Giorgio Morandi - Legacy

Legacy

Throughout his career, Morandi concentrated almost exclusively on still lifes and landscapes, except for a few self-portraits. With great sensitivity to tone, color, and compositional balance, he would depict the same familiar bottles and vases again and again in paintings notable for their simplicity of execution. A prolific painter, he completed some 1350 oil paintings. He also executed 133 etchings, a significant body of work in its own right, and his drawings and watercolors often approach abstraction in their economy of means. He explained: "What interests me most is expressing what’s in nature, in the visible world, that is"; he also said, "Nothing is more abstract than reality".

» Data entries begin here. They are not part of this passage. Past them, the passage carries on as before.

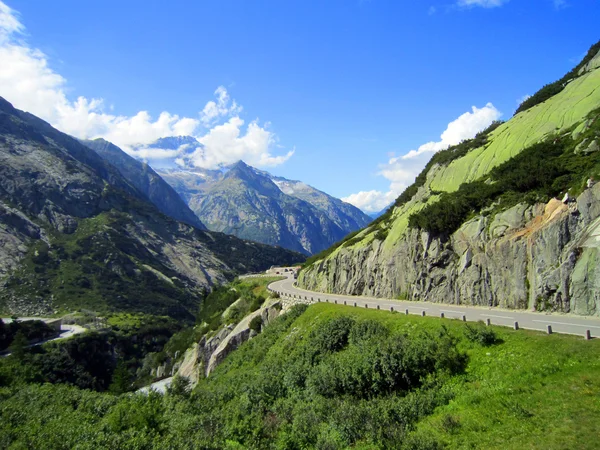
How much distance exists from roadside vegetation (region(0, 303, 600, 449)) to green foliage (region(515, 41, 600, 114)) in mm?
45042

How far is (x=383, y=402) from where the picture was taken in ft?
→ 59.2

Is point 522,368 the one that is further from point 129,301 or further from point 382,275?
point 129,301

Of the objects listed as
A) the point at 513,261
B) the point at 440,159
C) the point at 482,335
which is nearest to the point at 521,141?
the point at 440,159

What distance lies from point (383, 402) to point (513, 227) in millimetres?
19695

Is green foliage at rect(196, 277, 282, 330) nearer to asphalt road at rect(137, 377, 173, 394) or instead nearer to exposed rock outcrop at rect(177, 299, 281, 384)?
exposed rock outcrop at rect(177, 299, 281, 384)

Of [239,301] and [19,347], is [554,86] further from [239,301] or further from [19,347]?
[19,347]

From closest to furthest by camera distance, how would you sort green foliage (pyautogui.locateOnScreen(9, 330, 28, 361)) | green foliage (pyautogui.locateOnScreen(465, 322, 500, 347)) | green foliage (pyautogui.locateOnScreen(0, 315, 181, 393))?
green foliage (pyautogui.locateOnScreen(465, 322, 500, 347)) < green foliage (pyautogui.locateOnScreen(9, 330, 28, 361)) < green foliage (pyautogui.locateOnScreen(0, 315, 181, 393))

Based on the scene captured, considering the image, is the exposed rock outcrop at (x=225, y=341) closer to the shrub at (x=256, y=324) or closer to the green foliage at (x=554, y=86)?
the shrub at (x=256, y=324)

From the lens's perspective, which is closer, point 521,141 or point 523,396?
point 523,396

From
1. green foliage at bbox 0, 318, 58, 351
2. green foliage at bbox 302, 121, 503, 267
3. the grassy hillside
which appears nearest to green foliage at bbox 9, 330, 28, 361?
green foliage at bbox 0, 318, 58, 351

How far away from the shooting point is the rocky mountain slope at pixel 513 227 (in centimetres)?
2477

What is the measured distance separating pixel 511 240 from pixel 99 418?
112 ft

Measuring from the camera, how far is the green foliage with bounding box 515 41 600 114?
171 feet

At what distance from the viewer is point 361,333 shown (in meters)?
26.8
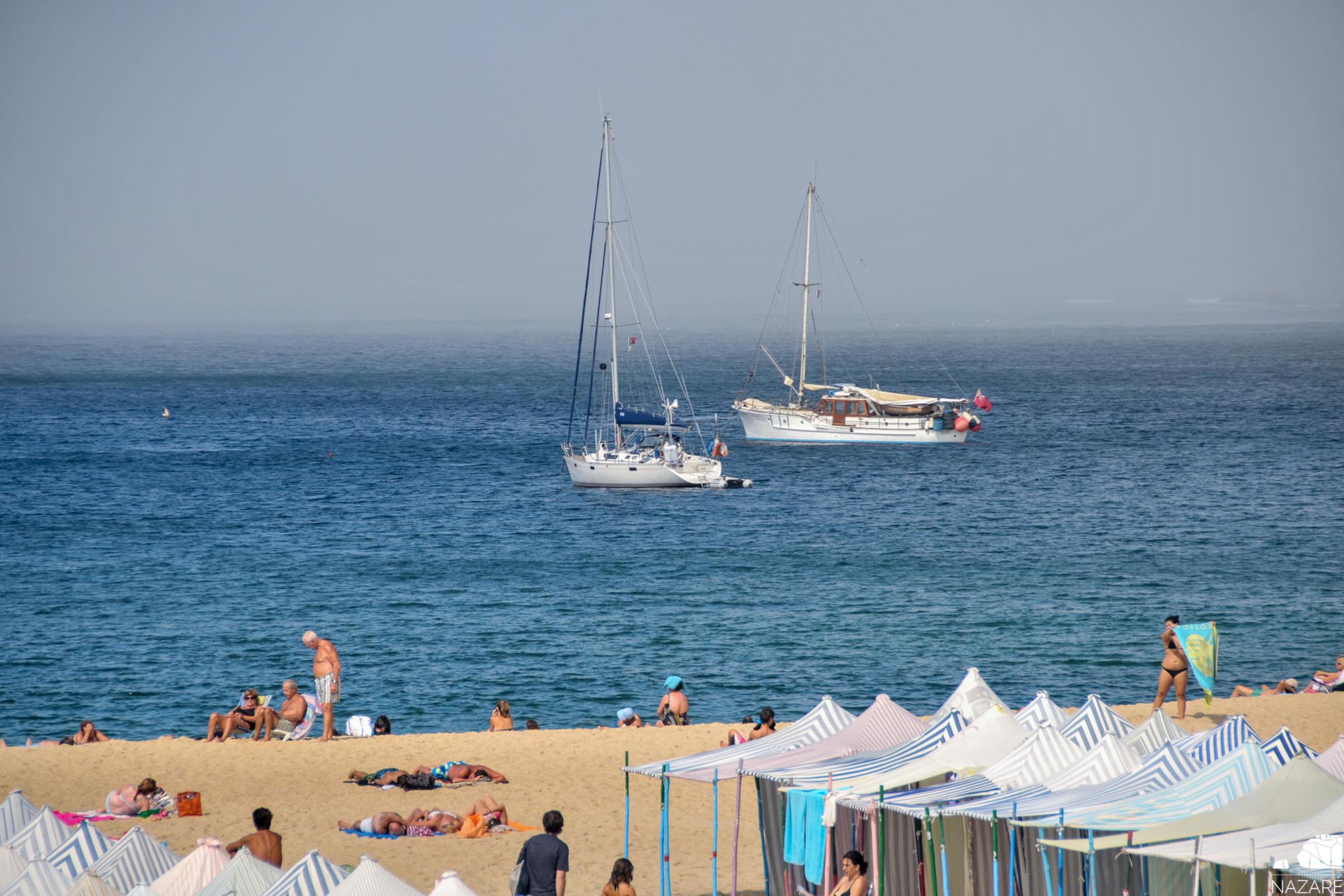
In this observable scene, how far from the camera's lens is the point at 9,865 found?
44.1 ft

Morandi was perceived as one of the few Italian artists of his generation to have escaped the taint of Fascism, and to have evolved a style of pure pictorial values congenial to modernist abstraction. Through his simple and repetitive motifs and economical use of color, value and surface, Morandi became a prescient and important forerunner of Minimalism.

Morandi is buried at Certosa cemetery in Bologna in the family tomb together with his three sisters. On his tomb there is a portrait of him donated by his friend Giacomo Manzu. In 1992, Palazzo D'Accursio in Bologna created the Giorgio Morandi museum, thanks to the donation made by his sister Maria Teresa Morandi of his works and also the atelier of the artist which were family belongings.

He has been written about by Philippe Jaccottet, Jean Leymarie, Jean Clair, Yves Bonnefoy, Roberto Longhi, Francesco Arcangeli, Cesare Brandi, Lambeto Vitali, Luigi Magnani, Marilena Pasquali and many other critics.

Federico Fellini paid tribute to him in his film La Dolce Vita, which featured Morandi's paintings, as does La notte by Michelangelo Antonioni. One of the main characters in Sarah Hall's novel How to Paint a Dead Man is loosely based on Morandi. Don DeLillo's 9/11 novel "Falling Man" (2007) includes two Morandi still-life paintings on the wall of Nina's New York apartment. Morandi was a particular favourite of eccentic Scottish poet Ivor Cutler, who included a poem about the painter in his 1973 anthology Many Flies Have Feathers.

Two oil paintings by Morandi were chosen by the President of the United States Barack Obama in 2009 and are now part of the White House collection.

Today, there is a museum dedicated to the display of Morandi's work, including a reconstruction of his studio, in Bologna.